Set exercise A: Repeat the marketing article from "If that’s the" to "in your business.".
Set exercise B: Which events does the marketing article say you don't have to attend in order to network?

Source extract:
^^^^^^^^^^^^^^^^

This shouldn’t be a newsflash: the failure rate of businesses is staggeringly high.

Here are the stats if you haven’t seen them lately…

20% of small businesses fail in their first year, 30% of small business fail in their second year, and 50% of small businesses fail after five years in business. Finally, 30% of small business owners fail in their 10th year in business. – Fundera

For sure, there are a lot of factors that make or break the success of a business. I’m not going to try and make this black and white.

When I look at the landscape of entrepreneurs and read the emails they send me one thing is clear, though. The busyness of most entrepreneurs doesn’t match the value they’re bringing to the business.

Maybe you feel like this is the case for you? Maybe you’re getting tired of busting your ass day in and day out for very little payoff or progress?

If that’s the case, it’s time to shift your focus. Here are seven high-impact marketing activities that you can build out your daily calendar around.

By prioritizing these activities over other business activities (even over other commonly mentioned marketing activities) you can pretty much guarantee that the needle is going to move in your business.

#1: Networking

The word “networking” has many different connotations, some negative and some positive. Whatever you think networking is or isn’t, set that aside for a moment and listen to me.

At the base level, networking in business is simply the act of connecting and establishing relationships with other people. Usually it’s other business owners or people in positions that can create a mutually beneficial scenario.

The old-school phrase, “it’s not what you know, it’s who you know” is 100% accurate in many ways and if you’re not networking, you’re cutting yourself off to different options and avenues of success.

Here’s the thing: networking doesn’t just happen at networking events. You don’t have to attend a conference, a networking meet up, a social gathering, or anything like that to do networking.

Thanks to the internet networking can be done from anywhere in the world at any time, which is precisely the reason why you should be doing it every day.

If networking doesn’t come naturally to you, set a low daily goal of connecting with 3 other business owners or influencers in your niche or a tangentially related niche.

^^^^^^^^^^^^^^^^

Recorded information:
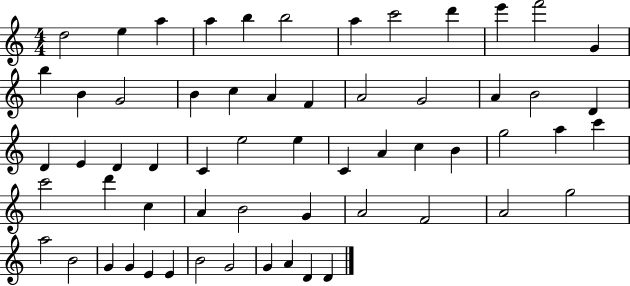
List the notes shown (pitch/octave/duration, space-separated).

^^^^^^^^^^^^^^^^

Task solution A:
If that’s the case, it’s time to shift your focus. Here are seven high-impact marketing activities that you can build out your daily calendar around.

By prioritizing these activities over other business activities (even over other commonly mentioned marketing activities) you can pretty much guarantee that the needle is going to move in your business.

Task solution B:
- A conference
- A networking meet up
- A social gathering